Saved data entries
━━━━
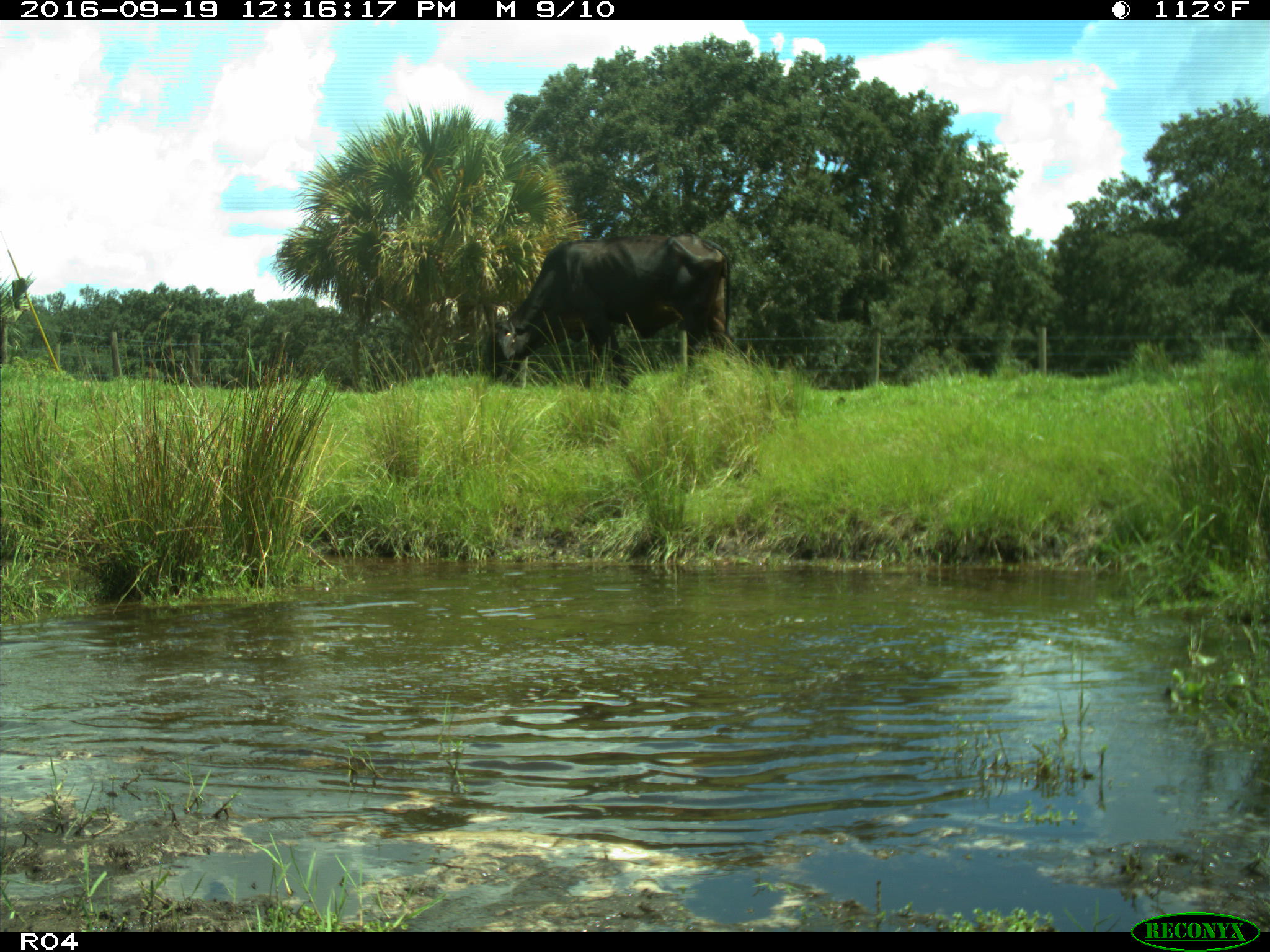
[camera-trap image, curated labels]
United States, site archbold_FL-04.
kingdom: Animalia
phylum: Chordata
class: Mammalia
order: Artiodactyla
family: Bovidae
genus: Bos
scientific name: Bos taurus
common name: domestic cow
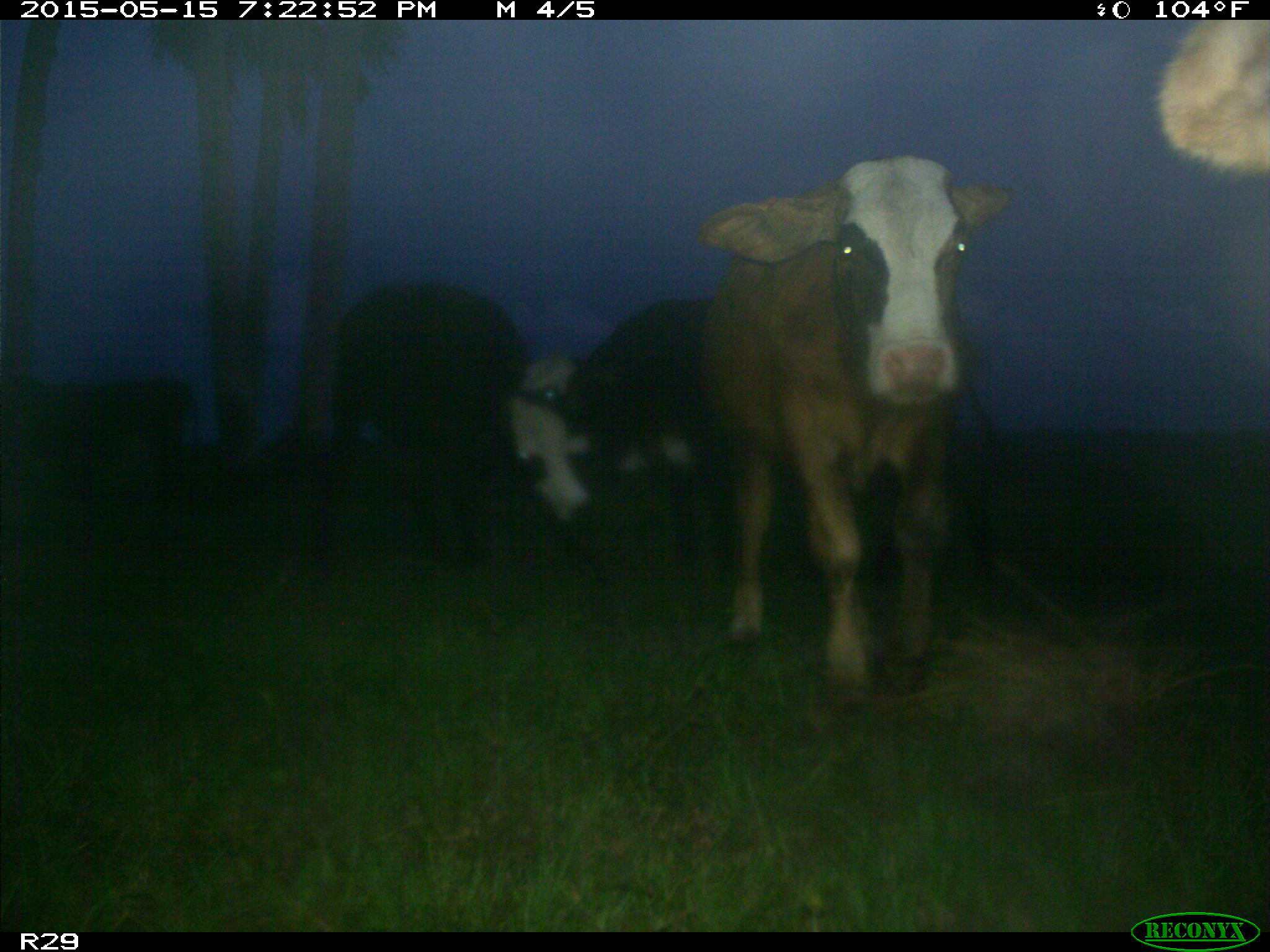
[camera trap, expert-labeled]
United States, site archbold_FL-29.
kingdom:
━━━━
Nothing but the lines from the line containing "phylum: Chordata" through the end of the data, both ends included, is to be reproduced, exactly as written and without the pictures.

phylum: Chordata
class: Mammalia
order: Artiodactyla
family: Bovidae
genus: Bos
scientific name: Bos taurus
common name: domestic cow
[camera trap, expert-labeled]
United States, site archbold_FL-29.
kingdom:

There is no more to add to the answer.